# Kaynak metin:
● ● ● ● ● ● ●

Batuhan imim nikahı yapıyor, yani futbolcunuz evleniyor ama kimsenin haberi yok. Böyle bir takımın takım ruhu nasıl olur sizce..? Oysa takım ruhu, iyi günde, kötü günde bir olmak, beraber olmak değil midir? Futbolcunun gece hayatıyla ilgileneceksin, bir şey duydun mu gidip soracaksın. Yüzü asık gördün mü “Ne oldu” diye soracak, ilgileneceksin. İşte o zaman TAKIM olursun TAKIM RUHU taşırsın..
Teknik adamlık sadece taktik vermek midir..? Bence değildir..
Bu kimin suçudur veya kimin eksikliğidir sizce? Teknik kadronun değil mi? Futbolcularla kimse ilgilenmiyor mu?
Yoksa onlar da Türkiye gibi “Saldım çayıra Mevlam kayıra mıdır?”
Hadisenin özü budur.. Hadisenin kendisi de budur..
“Takım olmak” ve “Takım Ruhu” taşımaktır işin özü..
Başkanın Yıldırım Demirören’in bu sözleri, teknik kadronun büyük eksikliğinin ortaya çıkması bakımından çok önemlidir.. Başkan ne yapsın…!!

● ● ● ● ● ● ●

# Verilen veriler:

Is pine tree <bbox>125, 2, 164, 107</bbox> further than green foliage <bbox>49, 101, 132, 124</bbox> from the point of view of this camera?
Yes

● ● ● ● ● ● ●

Takım ruhunu anlatan kaynak metni, hiçbir kelimesini değiştirmeden baştan sona yeniden yazın.

Batuhan imim nikahı yapıyor, yani futbolcunuz evleniyor ama kimsenin haberi yok. Böyle bir takımın takım ruhu nasıl olur sizce..? Oysa takım ruhu, iyi günde, kötü günde bir olmak, beraber olmak değil midir? Futbolcunun gece hayatıyla ilgileneceksin, bir şey duydun mu gidip soracaksın. Yüzü asık gördün mü “Ne oldu” diye soracak, ilgileneceksin. İşte o zaman TAKIM olursun TAKIM RUHU taşırsın..
Teknik adamlık sadece taktik vermek midir..? Bence değildir..
Bu kimin suçudur veya kimin eksikliğidir sizce? Teknik kadronun değil mi? Futbolcularla kimse ilgilenmiyor mu?
Yoksa onlar da Türkiye gibi “Saldım çayıra Mevlam kayıra mıdır?”
Hadisenin özü budur.. Hadisenin kendisi de budur..
“Takım olmak” ve “Takım Ruhu” taşımaktır işin özü..
Başkanın Yıldırım Demirören’in bu sözleri, teknik kadronun büyük eksikliğinin ortaya çıkması bakımından çok önemlidir.. Başkan ne yapsın…!!